Improve block sizes checks during cloning

- Fail if source block is smaller than destination. We can only grow blocks, not shrink them. - Fail if we do not have full znode range lock. In that case grow is not even called. We should improve zfs_rangelock_cb() somehow to know when cloning needs to grow the block size unlike write. - Fail of we tried to resize, but failed. There are many reasons for it to fail that we can not predict at this level, so be ready for them. Unlike write, that may proceed after growth failure, block cloning can't and must return error. This fixes assertion inside dmu_brt_clone() when it sees different number of blocks held in destination than it got block pointers. Builds without ZFS_DEBUG returned EXDEV, so are not affected much. Reviewed-by: Pawel Jakub Dawidek <[email protected]> Reviewed-by: Brian Atkinson <[email protected]> Reviewed-by: Brian Behlendorf <[email protected]> Signed-off-by: Alexander Motin <[email protected]> Sponsored by: iXsystems, Inc. Closes #15724 Closes #15735
openzfs · Jan 9, 2024 · 255741f · 255741f
1 parent 7ecaa07
commit 255741f
Showing 1 changed file with 25 additions and 6 deletions.

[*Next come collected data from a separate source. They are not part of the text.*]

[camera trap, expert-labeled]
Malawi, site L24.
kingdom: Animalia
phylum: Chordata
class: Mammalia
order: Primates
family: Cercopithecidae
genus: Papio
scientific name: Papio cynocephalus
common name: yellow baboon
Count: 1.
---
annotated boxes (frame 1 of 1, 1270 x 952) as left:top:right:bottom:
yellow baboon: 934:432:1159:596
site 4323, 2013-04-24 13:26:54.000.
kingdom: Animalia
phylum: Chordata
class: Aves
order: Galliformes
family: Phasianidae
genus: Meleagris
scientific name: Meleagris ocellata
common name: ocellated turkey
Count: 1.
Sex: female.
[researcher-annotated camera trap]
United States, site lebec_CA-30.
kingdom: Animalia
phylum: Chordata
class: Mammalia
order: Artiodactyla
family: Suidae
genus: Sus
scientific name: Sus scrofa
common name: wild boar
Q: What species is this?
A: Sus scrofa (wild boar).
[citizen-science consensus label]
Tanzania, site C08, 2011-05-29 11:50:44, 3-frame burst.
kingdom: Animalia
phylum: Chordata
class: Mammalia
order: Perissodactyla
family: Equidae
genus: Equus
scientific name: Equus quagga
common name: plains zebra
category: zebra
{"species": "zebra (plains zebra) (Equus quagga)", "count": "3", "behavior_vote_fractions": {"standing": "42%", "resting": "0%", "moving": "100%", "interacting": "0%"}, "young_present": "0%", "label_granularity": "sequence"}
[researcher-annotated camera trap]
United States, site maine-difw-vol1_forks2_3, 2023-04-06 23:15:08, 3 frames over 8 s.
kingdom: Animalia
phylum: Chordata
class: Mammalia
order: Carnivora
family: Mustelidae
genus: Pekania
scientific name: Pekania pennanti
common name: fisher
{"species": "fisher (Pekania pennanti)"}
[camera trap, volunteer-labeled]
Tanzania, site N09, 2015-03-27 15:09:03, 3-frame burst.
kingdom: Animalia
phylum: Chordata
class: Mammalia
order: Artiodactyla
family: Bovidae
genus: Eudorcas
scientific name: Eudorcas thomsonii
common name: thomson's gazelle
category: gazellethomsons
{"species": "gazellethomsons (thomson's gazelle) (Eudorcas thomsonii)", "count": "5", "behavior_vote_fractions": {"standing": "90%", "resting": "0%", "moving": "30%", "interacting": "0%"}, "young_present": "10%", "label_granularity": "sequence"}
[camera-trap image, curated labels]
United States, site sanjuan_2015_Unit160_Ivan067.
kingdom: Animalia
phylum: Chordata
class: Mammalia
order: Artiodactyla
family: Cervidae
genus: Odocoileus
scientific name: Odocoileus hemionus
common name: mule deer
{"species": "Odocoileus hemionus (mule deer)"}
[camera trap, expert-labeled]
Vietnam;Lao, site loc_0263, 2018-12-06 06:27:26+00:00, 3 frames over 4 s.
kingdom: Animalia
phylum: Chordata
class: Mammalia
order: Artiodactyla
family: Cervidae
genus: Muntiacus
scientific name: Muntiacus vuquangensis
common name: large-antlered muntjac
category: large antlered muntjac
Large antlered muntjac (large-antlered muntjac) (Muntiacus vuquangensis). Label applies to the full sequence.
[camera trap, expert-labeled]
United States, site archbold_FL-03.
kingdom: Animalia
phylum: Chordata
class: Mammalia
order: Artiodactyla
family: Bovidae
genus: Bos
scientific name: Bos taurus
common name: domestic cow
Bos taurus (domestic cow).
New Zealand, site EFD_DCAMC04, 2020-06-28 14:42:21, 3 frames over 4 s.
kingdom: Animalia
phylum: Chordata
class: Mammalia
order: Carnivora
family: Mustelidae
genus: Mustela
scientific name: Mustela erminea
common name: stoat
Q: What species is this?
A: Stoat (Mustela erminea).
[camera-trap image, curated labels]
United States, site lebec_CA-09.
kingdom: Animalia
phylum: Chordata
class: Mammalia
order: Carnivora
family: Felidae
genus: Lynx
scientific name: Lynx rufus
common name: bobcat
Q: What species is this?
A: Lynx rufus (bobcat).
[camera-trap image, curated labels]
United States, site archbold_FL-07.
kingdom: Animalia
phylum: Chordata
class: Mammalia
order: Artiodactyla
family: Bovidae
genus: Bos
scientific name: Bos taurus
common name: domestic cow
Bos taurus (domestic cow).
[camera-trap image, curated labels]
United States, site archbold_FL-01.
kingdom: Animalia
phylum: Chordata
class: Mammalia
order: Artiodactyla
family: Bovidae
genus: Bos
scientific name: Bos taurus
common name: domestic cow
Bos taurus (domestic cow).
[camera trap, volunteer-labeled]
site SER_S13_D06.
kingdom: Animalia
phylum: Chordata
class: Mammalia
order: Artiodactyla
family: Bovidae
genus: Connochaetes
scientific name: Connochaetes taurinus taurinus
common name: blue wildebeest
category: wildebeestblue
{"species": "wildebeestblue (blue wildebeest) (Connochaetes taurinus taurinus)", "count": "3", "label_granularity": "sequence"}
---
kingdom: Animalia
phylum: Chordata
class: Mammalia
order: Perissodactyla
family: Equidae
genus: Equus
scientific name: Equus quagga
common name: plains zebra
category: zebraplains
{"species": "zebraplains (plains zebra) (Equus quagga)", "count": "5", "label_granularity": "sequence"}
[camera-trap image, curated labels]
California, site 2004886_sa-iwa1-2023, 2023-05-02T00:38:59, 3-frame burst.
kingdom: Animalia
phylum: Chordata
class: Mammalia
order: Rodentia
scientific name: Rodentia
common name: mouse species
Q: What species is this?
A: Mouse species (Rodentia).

diff --git a/module/zfs/zfs_vnops.c b/module/zfs/zfs_vnops.c
@@ -1186,11 +1186,18 @@ zfs_clone_range(znode_t *inzp, uint64_t *inoffp, znode_t *outzp,
 	inblksz = inzp->z_blksz;
 
 	/*
-	 * We cannot clone into files with different block size if we can't
-	 * grow it (block size is already bigger or more than one block).
+	 * We cannot clone into a file with different block size if we can't
+	 * grow it (block size is already bigger, has more than one block, or
+	 * not locked for growth).  There are other possible reasons for the
+	 * grow to fail, but we cover what we can before opening transaction
+	 * and the rest detect after we try to do it.
 	 */
+	if (inblksz < outzp->z_blksz) {
+		error = SET_ERROR(EINVAL);
+		goto unlock;
+	}
 	if (inblksz != outzp->z_blksz && (outzp->z_size > outzp->z_blksz ||
-	    outzp->z_size > inblksz)) {
+	    outlr->lr_length != UINT64_MAX)) {
 		error = SET_ERROR(EINVAL);
 		goto unlock;
 	}
@@ -1309,12 +1316,24 @@ zfs_clone_range(znode_t *inzp, uint64_t *inoffp, znode_t *outzp,
 		}
 
 		/*
-		 * Copy source znode's block size. This only happens on the
-		 * first iteration since zfs_rangelock_reduce() will shrink down
-		 * lr_len to the appropriate size.
+		 * Copy source znode's block size. This is done only if the
+		 * whole znode is locked (see zfs_rangelock_cb()) and only
+		 * on the first iteration since zfs_rangelock_reduce() will
+		 * shrink down lr_length to the appropriate size.
 		 */
 		if (outlr->lr_length == UINT64_MAX) {
 			zfs_grow_blocksize(outzp, inblksz, tx);
+
+			/*
+			 * Block growth may fail for many reasons we can not
+			 * predict here.  If it happen the cloning is doomed.
+			 */
+			if (inblksz != outzp->z_blksz) {
+				error = SET_ERROR(EINVAL);
+				dmu_tx_abort(tx);
+				break;
+			}
+
 			/*
 			 * Round range lock up to the block boundary, so we
 			 * prevent appends until we are done.